La vie est créée à partir du culte de la peur avec des « Au cas où » ou des « On ne sait jamais » mais TU AS LE DROIT DE DIRE NON !

La PEUR. Je l’écris en majuscule pour lui donner toute sa splendeur car c’est une vraie salope qui nous pourrit la vie. J’avais déjà fait un article ici, fait des vidéos sur le sujet, mais elle régit tellement notre vie qu’elle mérite une biblio à elle toute seule!

TOUT EST FAIT POUR QUE NOUS CULTIVIONS LA PEUR. TOUT. Notre éducation. Notre manière de consommer. Notre manière de vivre. Notre manière de nous exprimer. Notre manière de nous aimer. Notre manière de nous détester.

 

On pourrait même résumer que la vie est créée à partir du culte de la peur !

 

Ça commence comment ?

Tout bébé bien sûr, sinon, ce n’est pas drôle. Et j’ai pu en prendre toute la mesure quand ma fille est née.

TOUS les médecins m’auront bien fait chier avec les vaccins alors que jamais ils ne se sont souciés de ses problèmes de reflux (RGO interne, elle a souffert plusieurs mois, j’en parle ici si vous voulez comprendre la galère par laquelle elle est passée.)

TOUS les médecins m’auront joué le couplet de la mauvaise mère qui ne vaccine pas son enfant comme tout le monde !

C’est NO WAY ! Je ne lui ferai pas ce vaccin contre l’Hépatite, ni celui contre les infections à pneumocoque.
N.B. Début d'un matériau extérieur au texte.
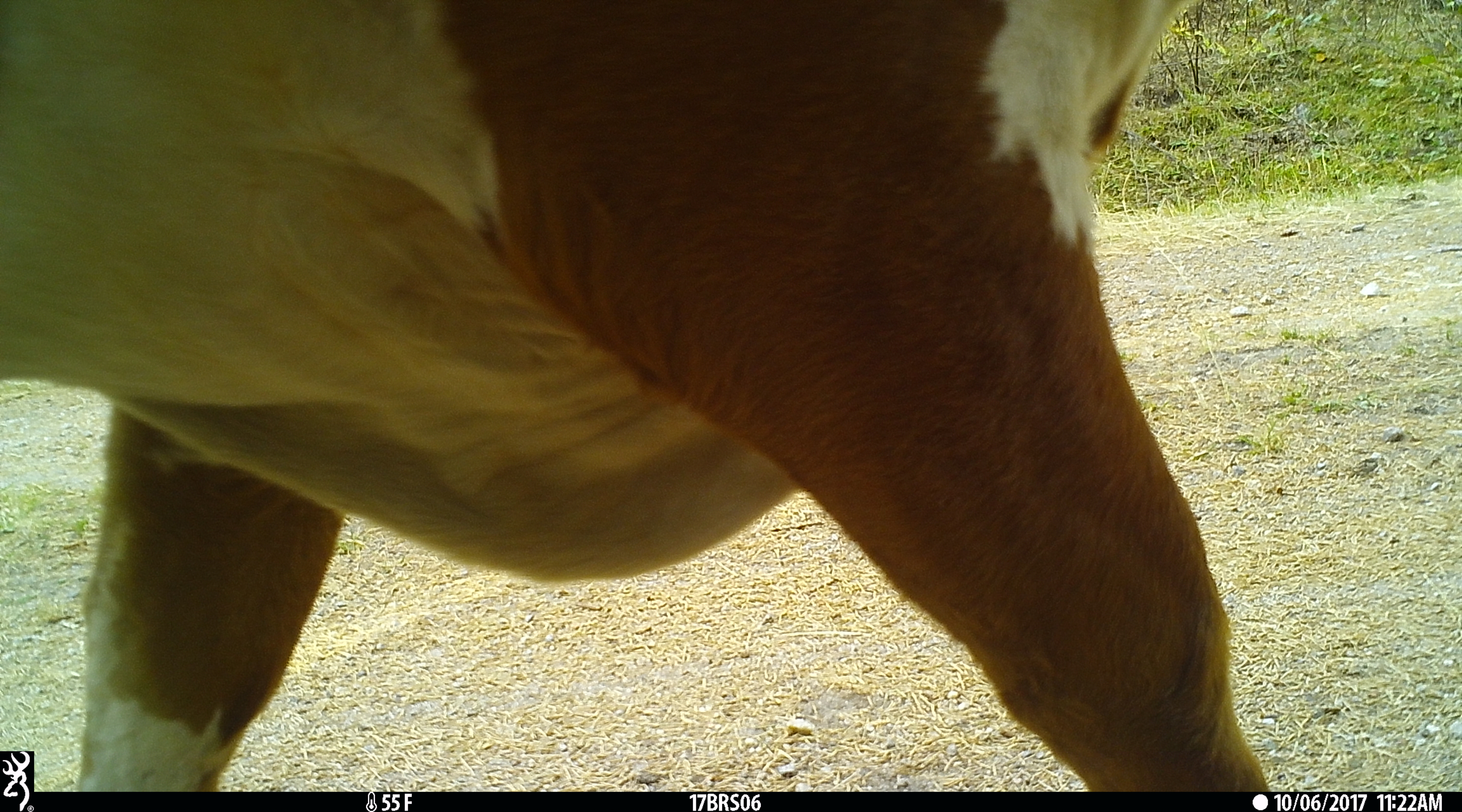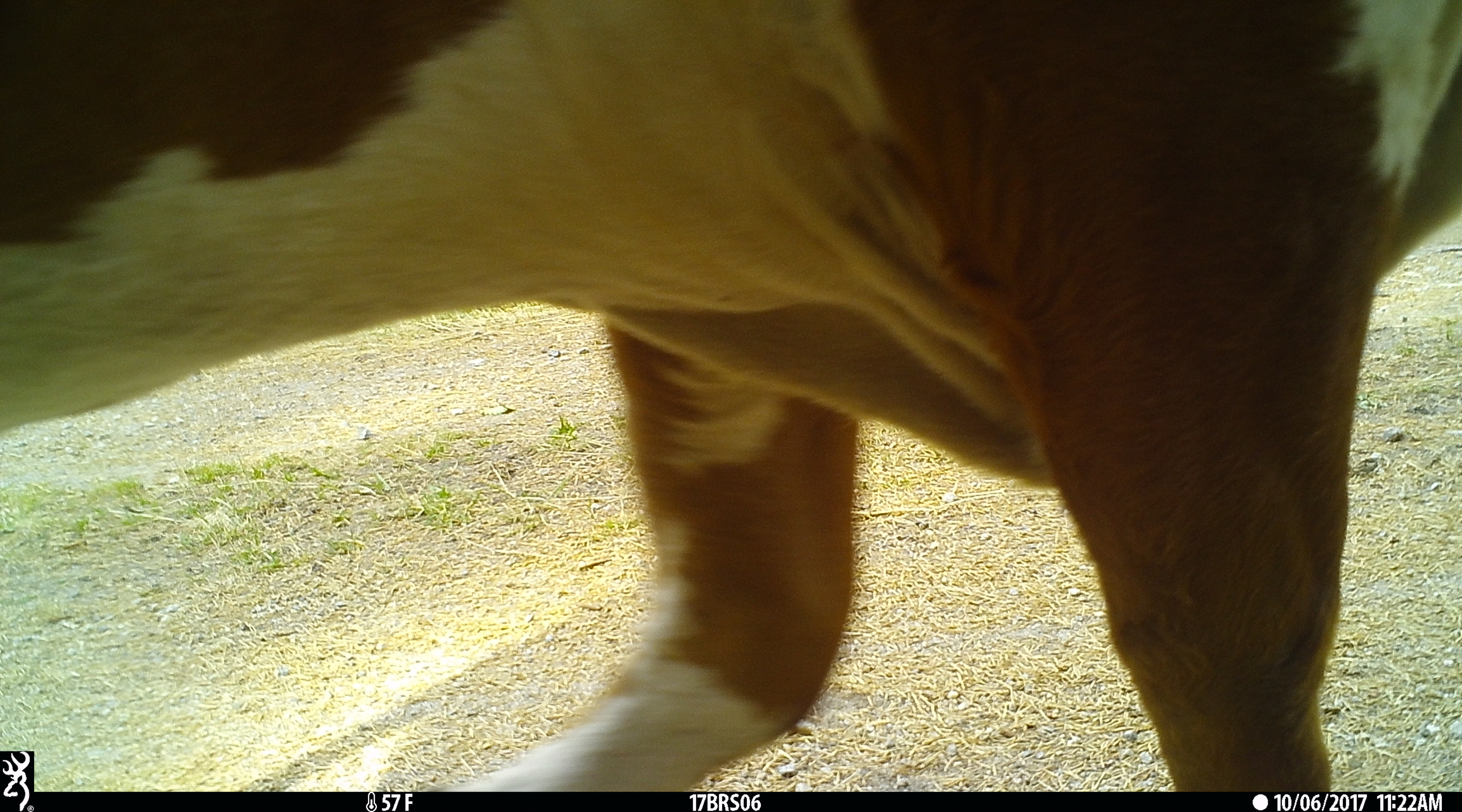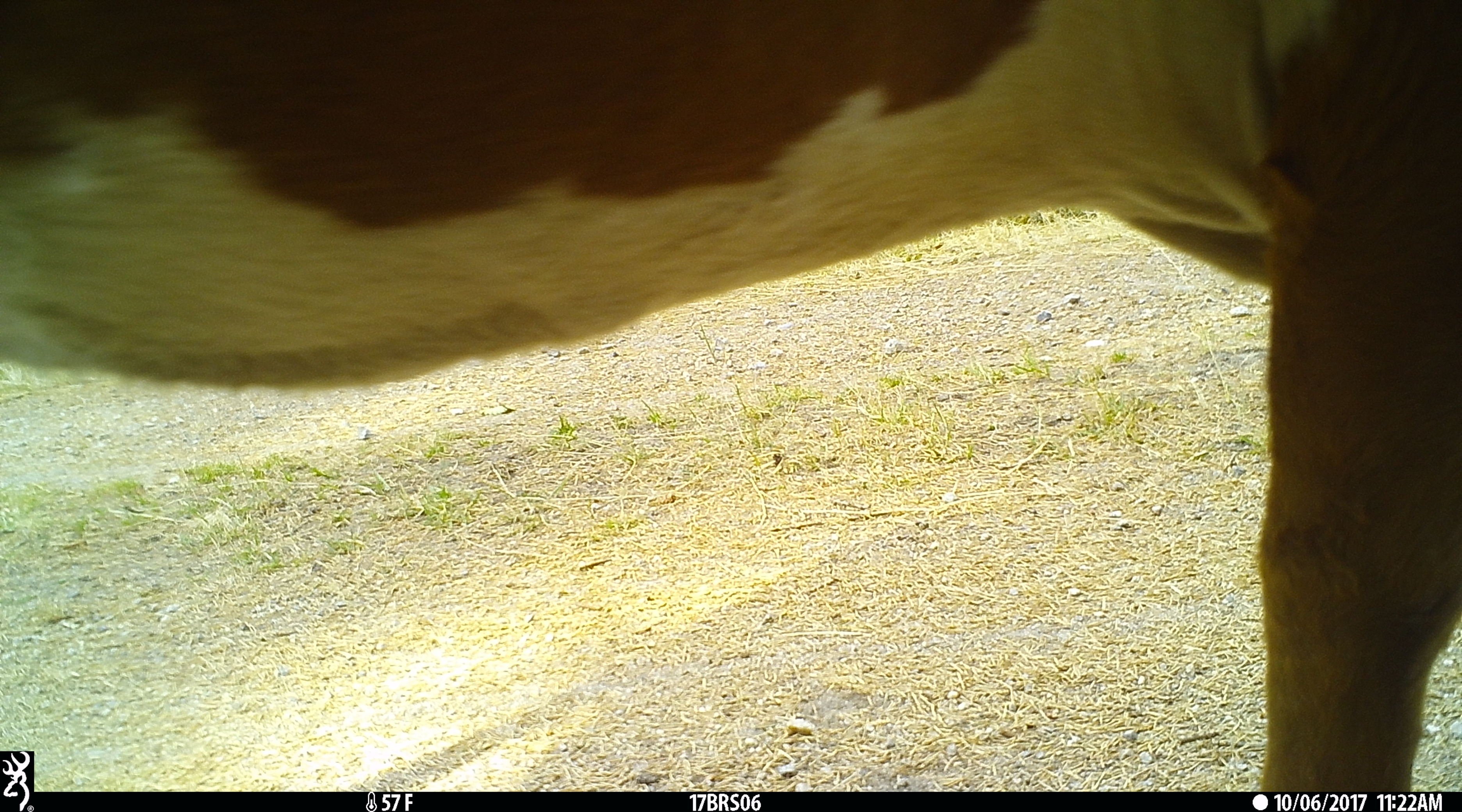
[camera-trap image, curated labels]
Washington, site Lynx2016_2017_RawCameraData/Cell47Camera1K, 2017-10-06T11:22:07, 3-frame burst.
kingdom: Animalia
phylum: Chordata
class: Mammalia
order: Artiodactyla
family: Bovidae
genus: Bos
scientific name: Bos taurus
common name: domestic cattle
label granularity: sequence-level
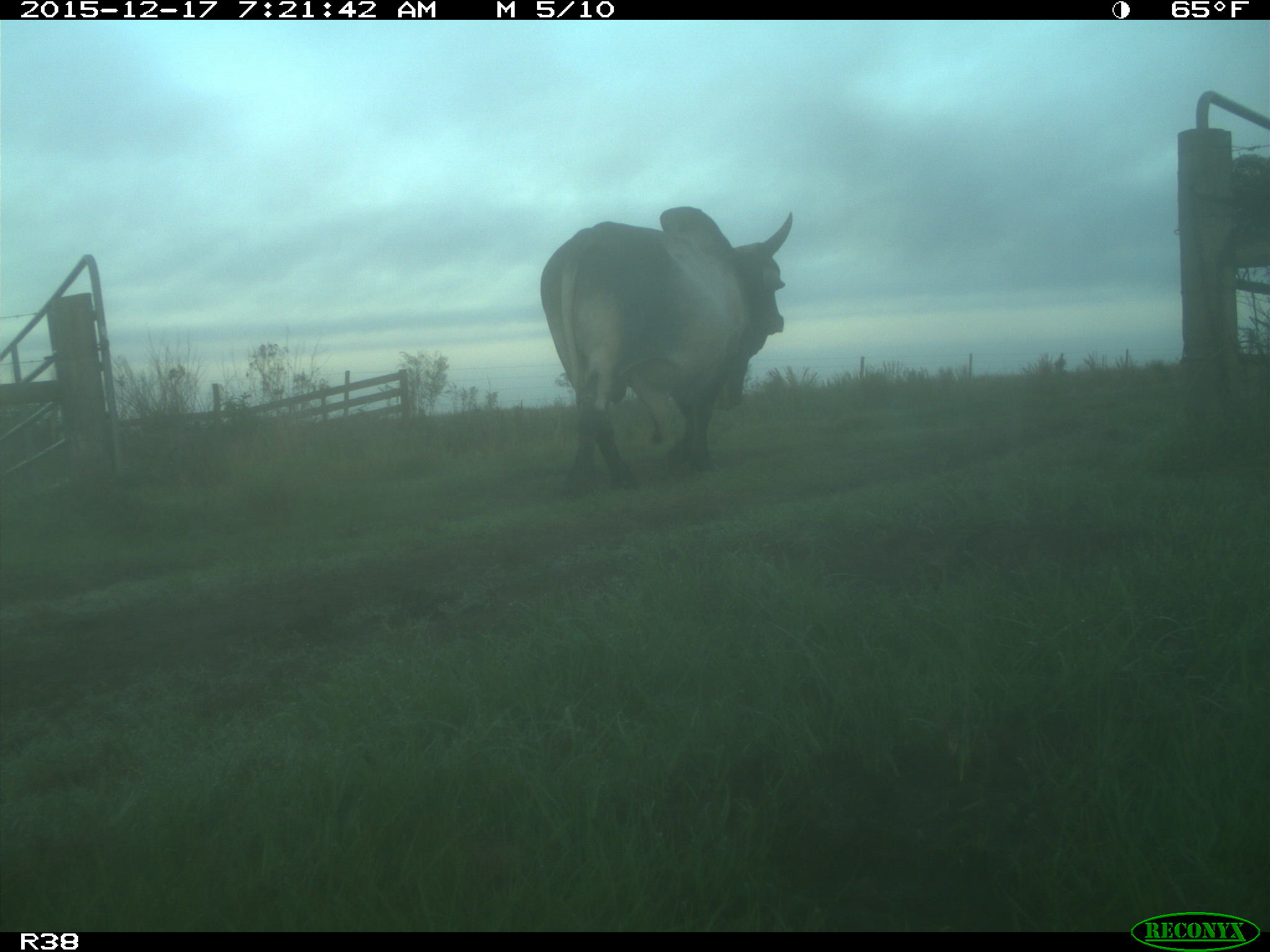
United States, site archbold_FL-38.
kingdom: Animalia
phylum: Chordata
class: Mammalia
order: Artiodactyla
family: Bovidae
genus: Bos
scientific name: Bos taurus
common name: domestic cow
Le pire de tout, c’est qu’on ne t’informe même pas que TU AS LE DROIT DE DIRE NON !

Tu as le droit de ne choisir QUE le Tetravac !

Tu as le droit de dire non mais on te fiche quand même ! « A eu les informations de la part du médecin mais REFUSE de suivre les recommandations !»

Sérieux, j’fais c’que je veux !

Encore, on aurait une consultation préalable au cours de laquelle le médecin t’explique tous les intérêts de faire les vaccins puis te laisse le choix. Là, même pas ! On te les prescrit et tu obéis, connasse !

Par contre, quand ma belette souffrait et ne dormait pas à cause de l’acidité, passait ses journées dans mes bras, seul endroit de réconfort, PERSONNE n’a écouté, PERSONNE n’a cherché à comprendre !

PERSONNE n’a jamais rien prescrit, à part lui faire changer de lait 10 fois et subir les problèmes digestifs qui vont avec.

PERSONNE n’a écouté SA douleur à ce moment-là !

J’hésite, je fiche, moi aussi ?

Par contre, cultiver la peur autour des vaccins… Pas de problème !

Je me suis dit que je devais m’écouter (avec le Papa, on était d’accord bien sûr!). Je m’écoute et FUCK ! Je ne ferai pas les vaccins ! Dénonce-moi à l’ASE si tu veux !

 

Mais même si tu es certaine de faire le meilleur choix pour la chair de ta chair, t’as toujours cette petite voix de merde qui traîne et te dit « Ouais, mais on sait jamais! », « Imagine, elle se chope le truc, ce sera de ta faute ! », « Imagine si elle a une grave maladie du poumon… »

 

Alors que tu sais que ce n’est pas un gage de protection absolue et que certaines personnes que tu connais ont subi les conséquences de ces administrations abusives de vaccins dont on n’a pas besoin !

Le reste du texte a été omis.